Land exchange practice comes under heavy fire
Thursday, June 20, 1996 | 11:59 a.m.
The local head of a federal agency under fire for allegedly losing millions of tax dollars through land exchanges defended the practice, just as Congress was gearing up to investigate the office.
Utah Rep. James Hansen, chairman of a House Resources subcommittee, called for hearings in July into the Las Vegas Bureau of Land Management office "because this issue is not only important to Nevada, but the entire West."
The hearings were requested by Rep. John Ensign, R-Nev., after a draft report by the Interior Department's inspector general revealed that as much as $12.2 million was lost in four Nevada land exchanges.
"This draft audit report has opened a Pandora's box, and I have a sneaky suspicion we've only touched the tip of the iceberg," Ensign said.

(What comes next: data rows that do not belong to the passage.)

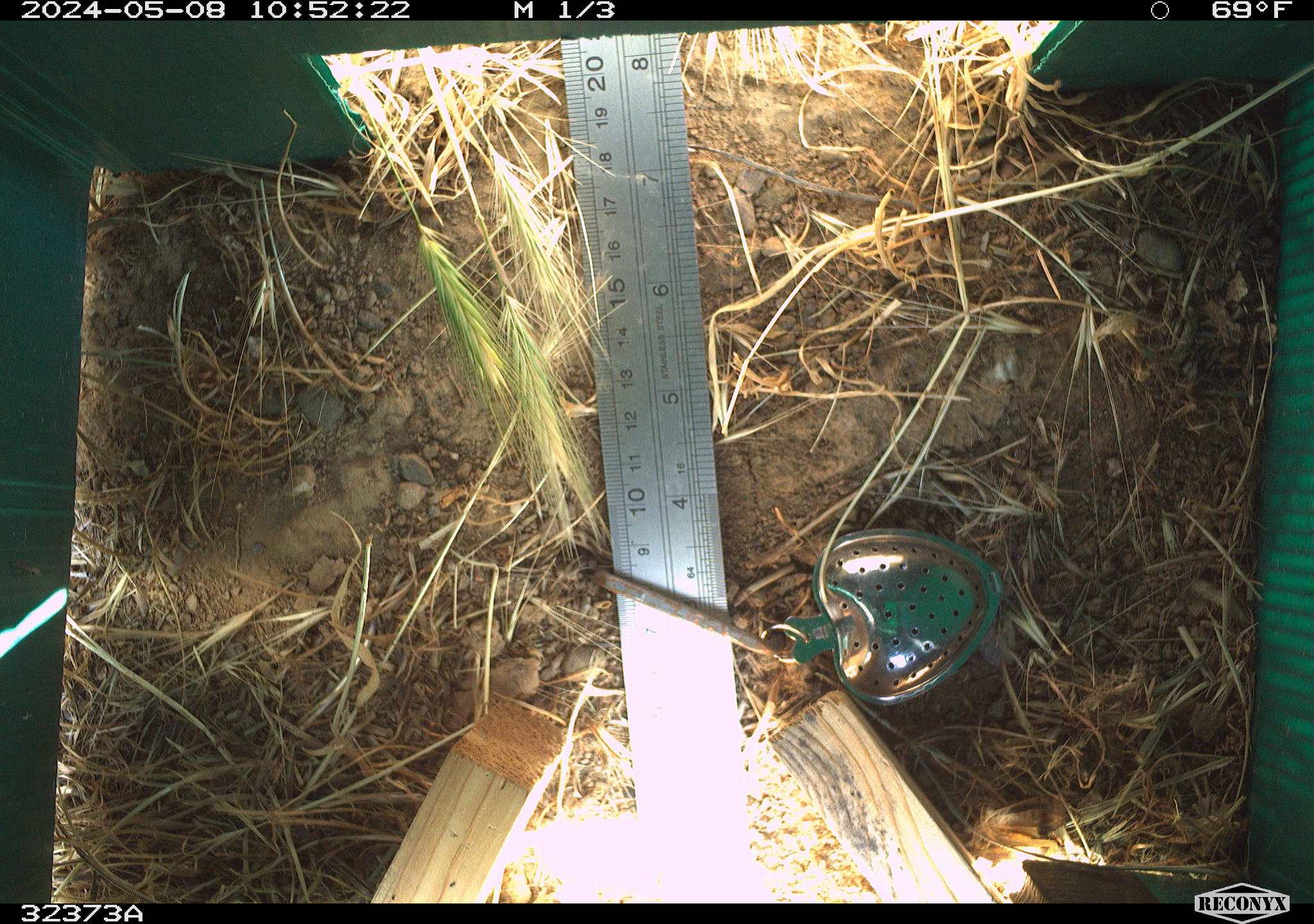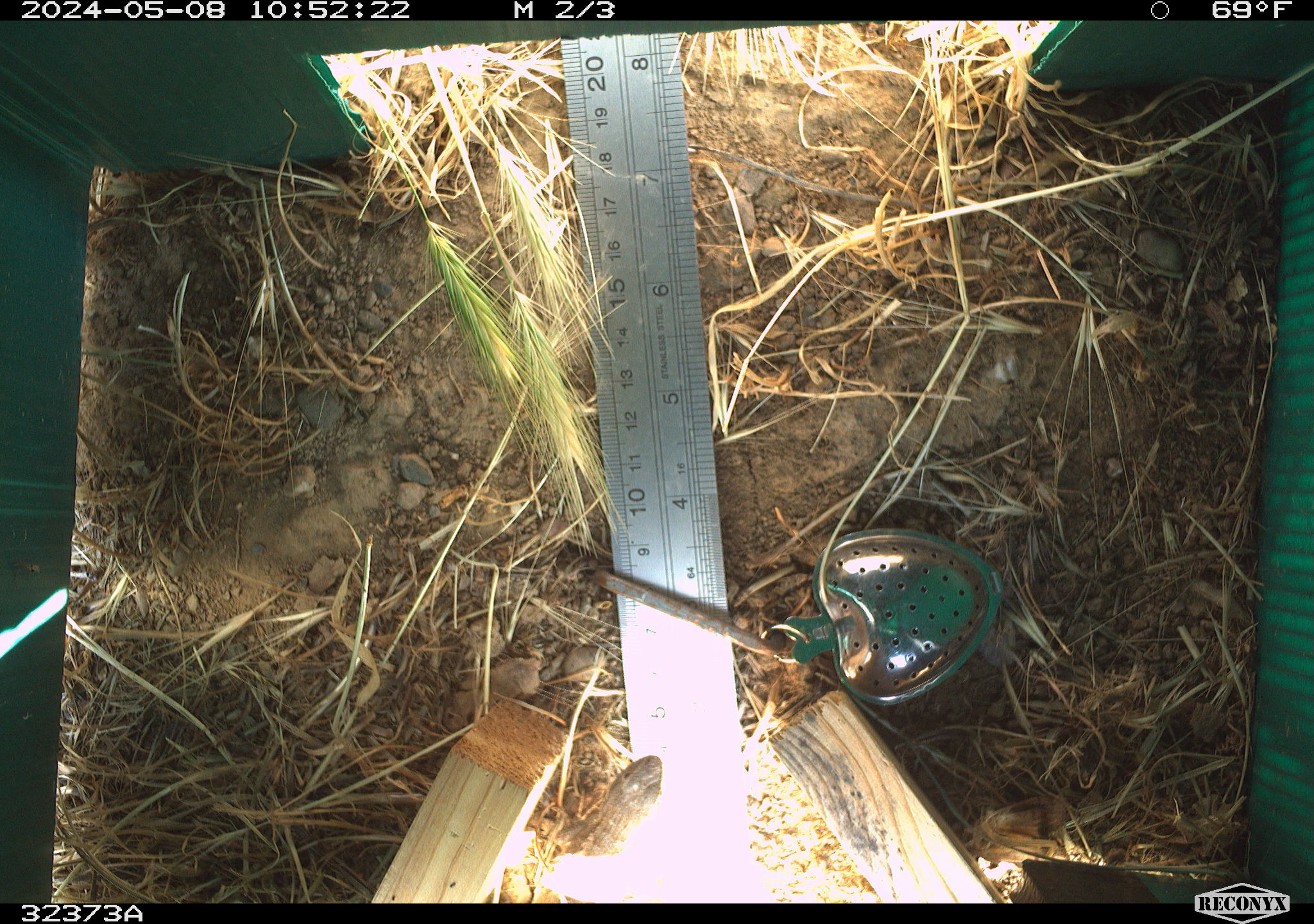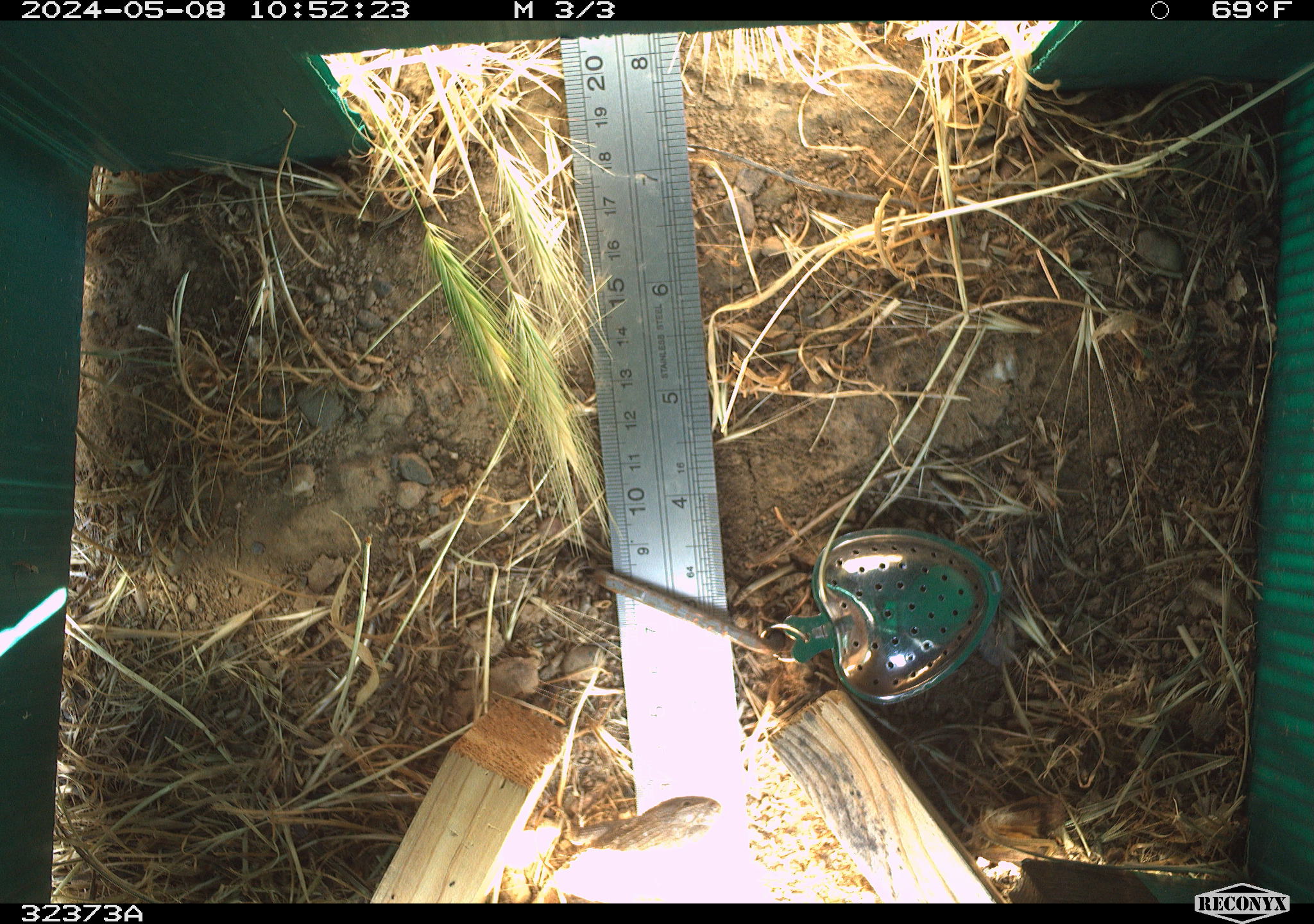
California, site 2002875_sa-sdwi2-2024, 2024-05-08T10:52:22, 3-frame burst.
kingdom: Animalia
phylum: Chordata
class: Reptilia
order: Squamata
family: Phrynosomatidae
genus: Sceloporus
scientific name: Sceloporus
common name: spiny lizards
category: sceloporus species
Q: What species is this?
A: Sceloporus species (spiny lizards) (Sceloporus).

BLM District Manager Mike Dwyer, who has seen a copy of the draft report, disputed the findings and defended the practice of land exchanges as beneficial to Southern Nevadans.
The report argues that the local BLM office cost taxpayers money by not selling the land competitively, but Dwyer said Nevadans gain more through exchanges because the money raised from competitive sales would go directly to the U.S. Treasury.

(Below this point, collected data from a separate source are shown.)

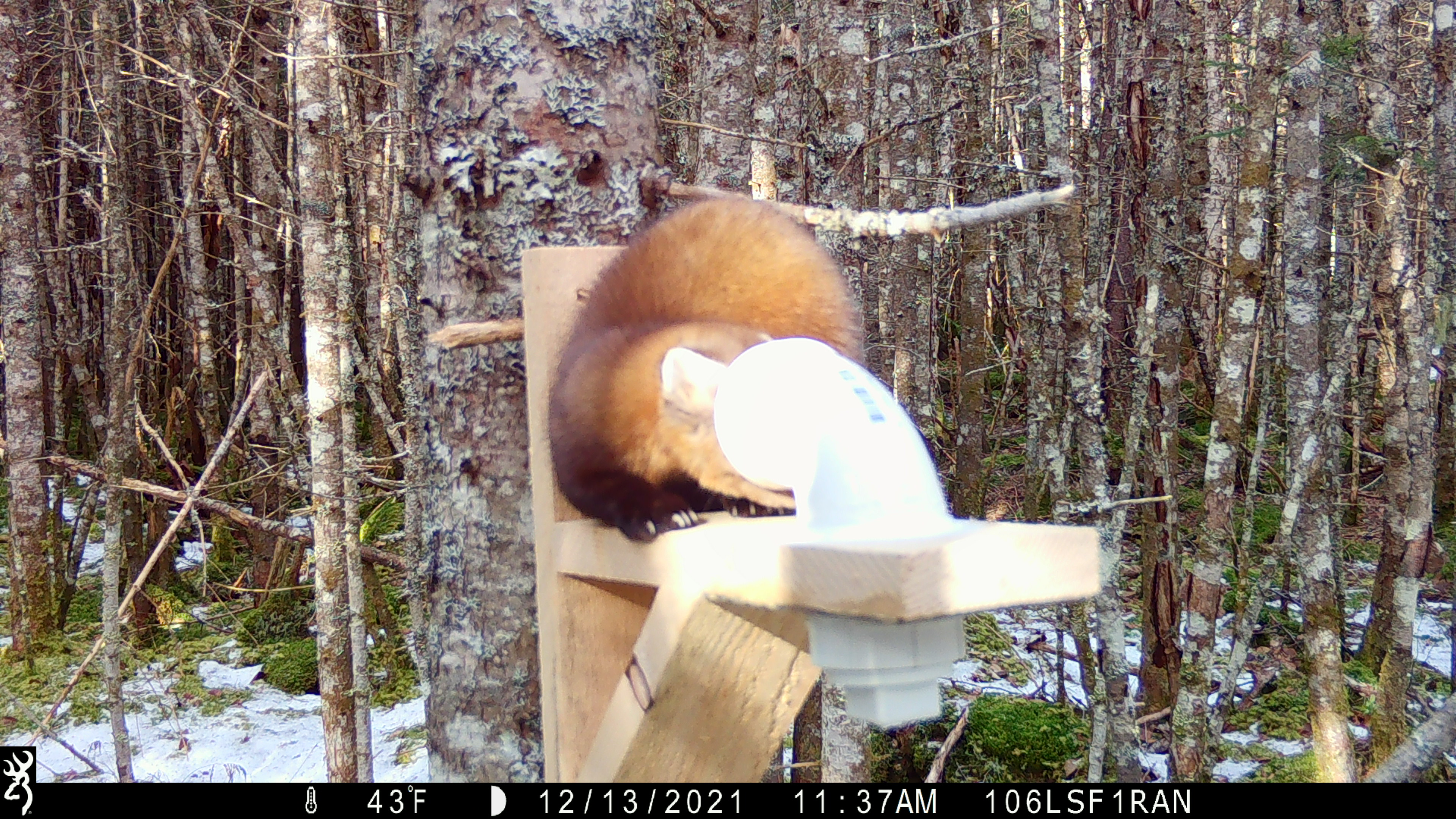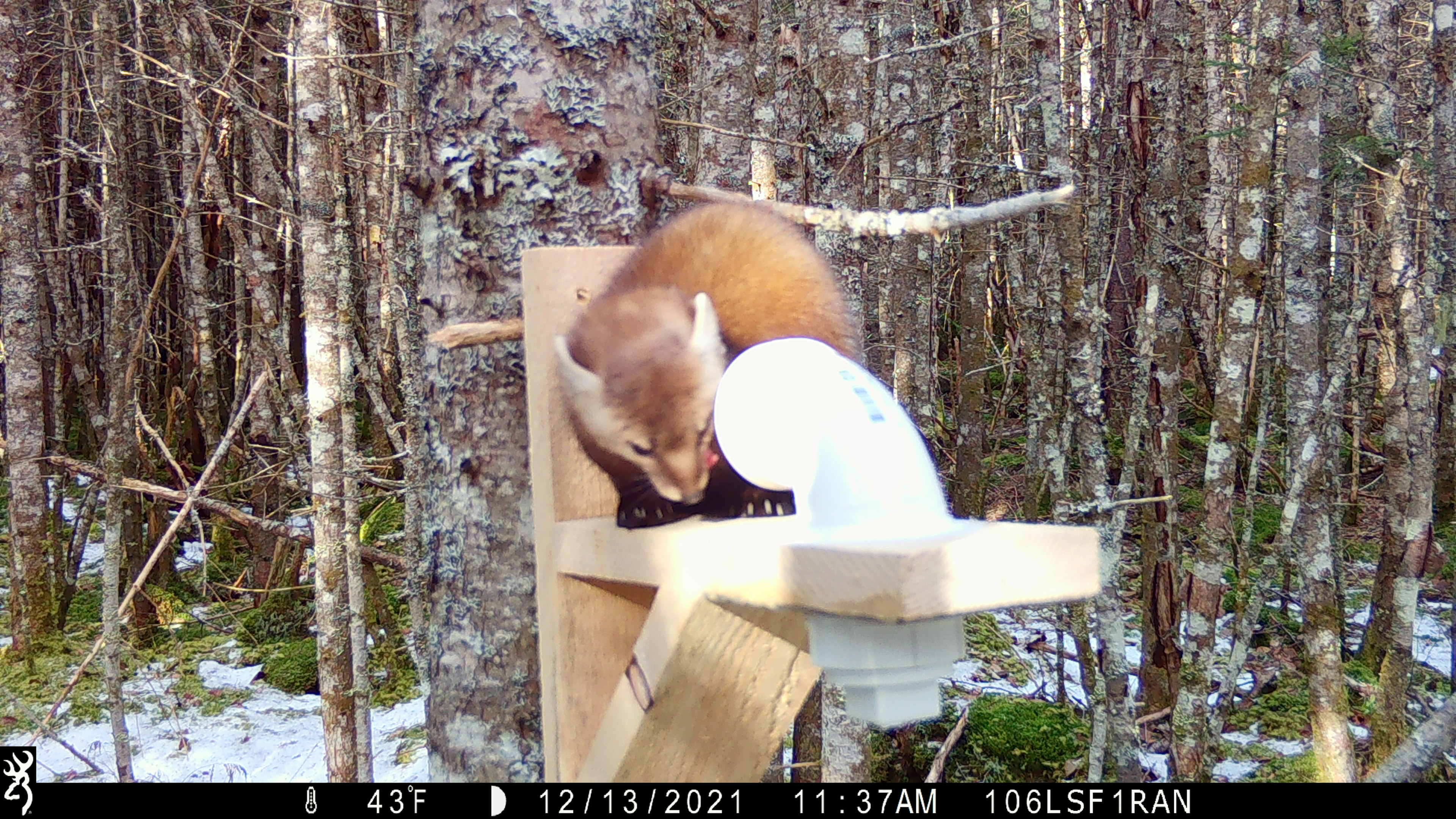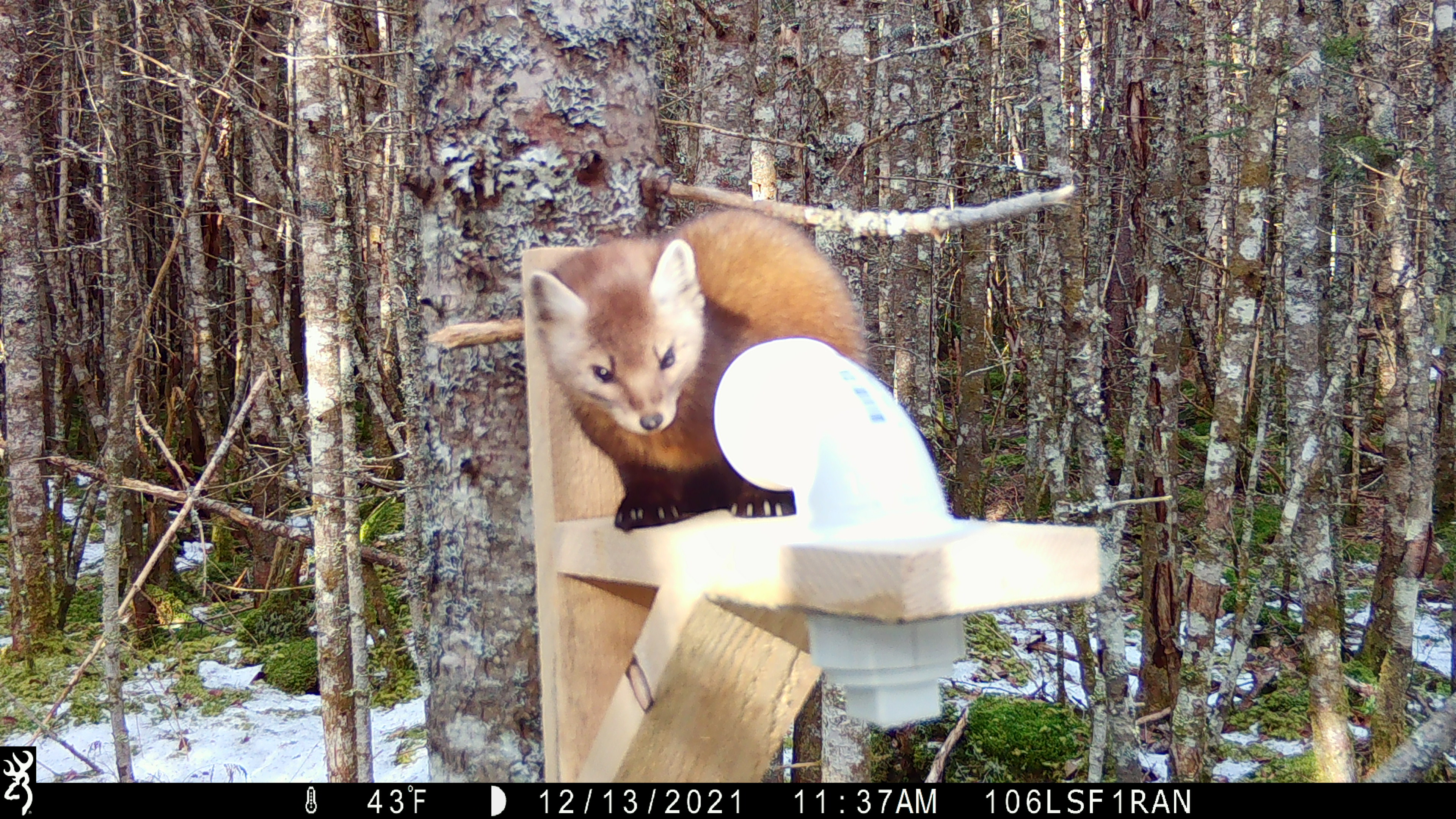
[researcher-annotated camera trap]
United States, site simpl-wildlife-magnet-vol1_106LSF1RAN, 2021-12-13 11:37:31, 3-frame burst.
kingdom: Animalia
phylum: Chordata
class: Mammalia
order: Carnivora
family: Mustelidae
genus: Martes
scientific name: Martes americana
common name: american marten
American marten (Martes americana).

"We could do competitive sales, but Southern Nevada would definitely not benefit," Dwyer said.
Land exchanges are intended to bring pristine wilderness and valuable habitat under the protection of the federal government in exchange for public lands more suitable for development.
The internal audit focuses on four land exchanges conducted between 1993 and 1995. Two involve the Arizona-based Olympic Group Inc., one involves the American Land Conservancy of San Francisco, and the fourth involves land in Tonopah the BLM wanted for office space.

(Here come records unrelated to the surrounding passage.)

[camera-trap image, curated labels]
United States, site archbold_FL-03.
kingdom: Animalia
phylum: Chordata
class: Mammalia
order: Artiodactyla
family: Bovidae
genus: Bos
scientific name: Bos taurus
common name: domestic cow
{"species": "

Dwyer said the report doesn't balance what the public gains through land exchanges, such as the protection of land in the Spring Mountains for recreational use.
Southern Nevada has become the focus of land exchanges -- with 20,000 acres of government land available in the Las Vegas Valley, Dwyer said.
"There is no place in the country like Las Vegas where so much public land is in and around a city that's growing so fast," Dwyer said.